**EXTRACT PROVIDED:**
....
NEW YORK -- U.S. President Donald Trump on Tuesday signed into law a bill requiring sanctions against Chinese officials involved in Beijing's crackdown on Hong Kong as well as banks that do business with them.
Trump made the announcement during a news conference at the White House Rose Garden. The president said he also signed an executive order that would end preferential treatment to Hong Kong in tariffs, export controls and other areas.
The actions came weeks after Beijing imposed a national security law in Hong Kong that criminalizes separatism, subversion, terrorism and collusion with foreign interference -- charges punishable by life imprisonment.
The U.S. bill, which unanimously passed both chambers of Congress before heading to Trump in early July, sets a 90-day deadline for the American government to identify Chinese individuals subject to Hong Kong-related sanctions.
The government then has another 60 days to identify financial institutions "knowingly" conducting transactions with those individuals. The institutions will be hit with at least five of the bill's 10 sanctions, such as bans on banking transactions or foreign exchange services subject to American jurisdiction.
....
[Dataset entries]
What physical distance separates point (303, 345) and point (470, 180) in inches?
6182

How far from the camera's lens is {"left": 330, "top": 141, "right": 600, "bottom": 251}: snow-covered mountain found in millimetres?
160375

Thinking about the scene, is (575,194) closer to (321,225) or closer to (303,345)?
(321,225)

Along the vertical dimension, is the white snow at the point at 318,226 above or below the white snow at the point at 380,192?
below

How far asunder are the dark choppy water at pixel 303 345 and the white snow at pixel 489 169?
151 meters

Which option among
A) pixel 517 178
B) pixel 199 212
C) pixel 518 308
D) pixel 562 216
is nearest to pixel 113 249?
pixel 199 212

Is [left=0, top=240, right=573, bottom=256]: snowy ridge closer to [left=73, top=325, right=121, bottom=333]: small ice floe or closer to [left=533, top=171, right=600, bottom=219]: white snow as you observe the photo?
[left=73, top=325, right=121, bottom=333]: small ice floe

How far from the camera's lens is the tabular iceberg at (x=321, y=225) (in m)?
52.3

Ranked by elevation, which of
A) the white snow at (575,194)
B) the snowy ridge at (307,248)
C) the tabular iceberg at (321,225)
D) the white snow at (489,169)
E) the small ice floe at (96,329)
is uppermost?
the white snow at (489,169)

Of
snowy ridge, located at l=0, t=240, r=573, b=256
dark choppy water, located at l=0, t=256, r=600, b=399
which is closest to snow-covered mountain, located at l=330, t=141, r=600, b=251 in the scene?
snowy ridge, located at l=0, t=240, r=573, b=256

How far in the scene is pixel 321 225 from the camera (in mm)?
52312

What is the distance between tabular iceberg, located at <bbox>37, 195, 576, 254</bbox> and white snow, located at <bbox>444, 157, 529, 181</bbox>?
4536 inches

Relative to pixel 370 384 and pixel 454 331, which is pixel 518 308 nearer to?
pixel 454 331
....
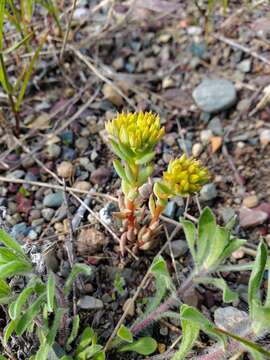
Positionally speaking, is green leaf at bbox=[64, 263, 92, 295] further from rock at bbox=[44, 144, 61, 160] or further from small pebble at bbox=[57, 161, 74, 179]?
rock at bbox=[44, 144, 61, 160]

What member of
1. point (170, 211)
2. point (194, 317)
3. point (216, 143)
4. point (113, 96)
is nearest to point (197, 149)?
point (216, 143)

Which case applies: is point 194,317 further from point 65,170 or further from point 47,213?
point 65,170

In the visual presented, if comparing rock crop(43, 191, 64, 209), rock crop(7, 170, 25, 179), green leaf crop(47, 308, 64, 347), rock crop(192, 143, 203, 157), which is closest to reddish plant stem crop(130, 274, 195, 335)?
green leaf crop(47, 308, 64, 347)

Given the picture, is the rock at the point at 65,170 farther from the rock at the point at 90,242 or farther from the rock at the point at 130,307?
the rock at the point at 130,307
....
**EXPLORE THE MATERIAL:**
• a. In the news report on the Hong Kong sanctions law, where did Trump make his announcement?
• b. Pick up the news report on the Hong Kong sanctions law after its final sentence and carry it on.
The records have no part in this work.

**OUTPUTS BY TASK:**
• a. At a news conference in the White House Rose Garden.

• b.
Last week, the Treasury Department imposed sanctions on four Chinese individuals, including Chen Quanguo, a top official in the Communist Party's 25-member Politburo, over Beijing's mass detention of Uyghurs in Xinjiang.
Trump's Tuesday news conference largely focused on criticizing his political opponent Vice President Joe Biden's record on China. The event also followed revelations by former national security adviser John Bolton about how Trump conducted foreign policy.
In a tell-all book which Trump sought to block, Bolton alleged that Trump told Chinese President Xi Jinping that building more camps in Xinjiang was the right thing to do, and refused to speak out on Hong Kong when he was negotiating a trade deal.
The president said he had "no plan" to speak to Xi when asked by a reporter.
His administration last week also threatened to ban TikTok, the viral short video app operated by Chinese media startup ByteDance, citing national security concerns.